→ Consignes de travail:
Indiquez, s'il vous plaît, si chacune des affirmations ci-dessous concorde avec l'extrait sur l'application Hinadan, en répondant par oui ou non et en citant mot pour mot le passage décisif.
(a) Au début des années 1990, elle échangeait des messages grâce au système BBS.
(b) Les développeurs qu'elle a sollicités ont accepté de créer des applis pour seniors.
(c) Hinadan a été mise en ligne en mars.

→ Extrait du document:
——

Sa rencontre avec l’informatique ?
«C’était au début des années 1990 et à cette époque j’échangeais des messages via le système BBS (aussi appelé babillard)», une sorte d’ancêtre des messageries sur Internet, se souvient cette octogénaire.
Du boulier à Skype
Avec le développement des smartphones, elle trouve qu’il n’y pas assez d’applis pour seniors. Elle en parle à des développeurs, en vain. Une connaissance lui rétorque : «Pourquoi tu ne le fais pas toi-même ?», raconte-t-elle.
Elle l’a pris au mot. La vieille dame, qui a compté durant des décennies derrière son guichet avec un «soroban» (boulier japonais), dispose déjà de bases solides en informatique. Elle s’est alors aidée de livres et a demandé conseil à un ami qui avait déjà développé des applis, avec qui elle communiquait par Skype.
Et tout est allé très vite : développée entre 2016 et le début de l’année 2017, «Hinadan» a été acceptée par Apple et mise en ligne en février, peu avant le Hina Matsuri.
«Écrire les lignes de code était difficile», reconnaît cette femme pimpante et menue, tout en saluant la plus grande simplicité des récents outils de développement qu’elle trouve «très doués pour découvrir les bugs».

——

→ Données fournies:

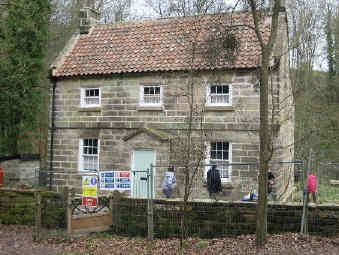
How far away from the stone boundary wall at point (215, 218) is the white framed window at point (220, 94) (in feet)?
21.8

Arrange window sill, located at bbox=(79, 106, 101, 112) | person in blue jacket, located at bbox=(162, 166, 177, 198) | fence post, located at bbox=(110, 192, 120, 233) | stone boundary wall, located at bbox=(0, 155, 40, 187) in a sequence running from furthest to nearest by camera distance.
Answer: stone boundary wall, located at bbox=(0, 155, 40, 187)
window sill, located at bbox=(79, 106, 101, 112)
person in blue jacket, located at bbox=(162, 166, 177, 198)
fence post, located at bbox=(110, 192, 120, 233)

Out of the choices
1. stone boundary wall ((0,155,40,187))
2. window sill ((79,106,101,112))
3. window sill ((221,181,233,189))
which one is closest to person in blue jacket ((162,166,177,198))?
window sill ((221,181,233,189))

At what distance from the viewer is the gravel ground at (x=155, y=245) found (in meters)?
10.5

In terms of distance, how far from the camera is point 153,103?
19344 millimetres

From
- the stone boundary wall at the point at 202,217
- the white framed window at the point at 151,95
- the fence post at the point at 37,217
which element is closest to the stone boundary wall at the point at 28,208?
the stone boundary wall at the point at 202,217

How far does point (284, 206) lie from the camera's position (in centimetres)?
1172

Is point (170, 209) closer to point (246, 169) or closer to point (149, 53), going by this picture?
point (246, 169)

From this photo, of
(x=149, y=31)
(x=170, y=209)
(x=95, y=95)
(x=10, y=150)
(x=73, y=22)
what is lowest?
(x=170, y=209)

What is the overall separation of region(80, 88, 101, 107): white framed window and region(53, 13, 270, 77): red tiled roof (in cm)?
85

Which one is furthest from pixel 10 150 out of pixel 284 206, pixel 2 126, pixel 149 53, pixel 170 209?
pixel 284 206

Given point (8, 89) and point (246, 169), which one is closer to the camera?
point (246, 169)

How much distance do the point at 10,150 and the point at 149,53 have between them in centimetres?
1007

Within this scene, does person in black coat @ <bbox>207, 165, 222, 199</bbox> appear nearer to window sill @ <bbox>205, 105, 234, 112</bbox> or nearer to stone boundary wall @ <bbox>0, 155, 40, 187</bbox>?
window sill @ <bbox>205, 105, 234, 112</bbox>

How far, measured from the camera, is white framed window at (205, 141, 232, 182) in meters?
17.7
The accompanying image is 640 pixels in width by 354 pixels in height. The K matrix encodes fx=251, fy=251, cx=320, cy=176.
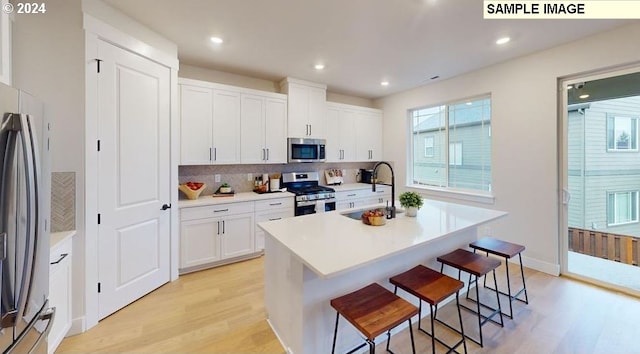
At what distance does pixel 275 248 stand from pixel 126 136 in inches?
69.9

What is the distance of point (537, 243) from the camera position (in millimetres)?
3176

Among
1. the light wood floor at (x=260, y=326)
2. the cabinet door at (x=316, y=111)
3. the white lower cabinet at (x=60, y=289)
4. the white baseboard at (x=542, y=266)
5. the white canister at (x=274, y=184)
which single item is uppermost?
the cabinet door at (x=316, y=111)

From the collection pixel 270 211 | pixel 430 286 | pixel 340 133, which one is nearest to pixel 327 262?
pixel 430 286

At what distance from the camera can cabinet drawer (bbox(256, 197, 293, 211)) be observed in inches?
139

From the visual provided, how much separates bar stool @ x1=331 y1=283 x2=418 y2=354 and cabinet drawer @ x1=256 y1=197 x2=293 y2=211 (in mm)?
2236

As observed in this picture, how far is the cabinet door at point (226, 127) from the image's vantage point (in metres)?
3.42

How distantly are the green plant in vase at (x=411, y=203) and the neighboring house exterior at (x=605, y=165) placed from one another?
2192 millimetres

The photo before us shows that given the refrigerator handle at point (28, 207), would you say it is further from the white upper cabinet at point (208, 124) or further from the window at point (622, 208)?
the window at point (622, 208)

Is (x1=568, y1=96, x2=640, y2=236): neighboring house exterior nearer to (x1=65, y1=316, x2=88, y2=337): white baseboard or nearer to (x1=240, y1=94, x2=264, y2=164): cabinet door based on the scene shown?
(x1=240, y1=94, x2=264, y2=164): cabinet door

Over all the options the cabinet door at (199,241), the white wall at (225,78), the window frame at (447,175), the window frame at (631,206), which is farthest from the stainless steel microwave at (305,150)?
the window frame at (631,206)

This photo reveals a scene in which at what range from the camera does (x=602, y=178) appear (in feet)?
9.33

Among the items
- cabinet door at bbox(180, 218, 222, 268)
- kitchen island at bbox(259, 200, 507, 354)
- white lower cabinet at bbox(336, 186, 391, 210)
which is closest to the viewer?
kitchen island at bbox(259, 200, 507, 354)

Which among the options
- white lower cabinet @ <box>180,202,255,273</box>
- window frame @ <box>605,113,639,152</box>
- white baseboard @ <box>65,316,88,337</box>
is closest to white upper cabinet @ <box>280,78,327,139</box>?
white lower cabinet @ <box>180,202,255,273</box>

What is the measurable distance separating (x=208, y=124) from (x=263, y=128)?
78 centimetres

——

→ Corrigé de l'exercice:
(a) Oui : «C’était au début des années 1990 et à cette époque j’échangeais des messages via le système BBS»
(b) Non : «Elle en parle à des développeurs, en vain.»
(c) Non : «mise en ligne en février»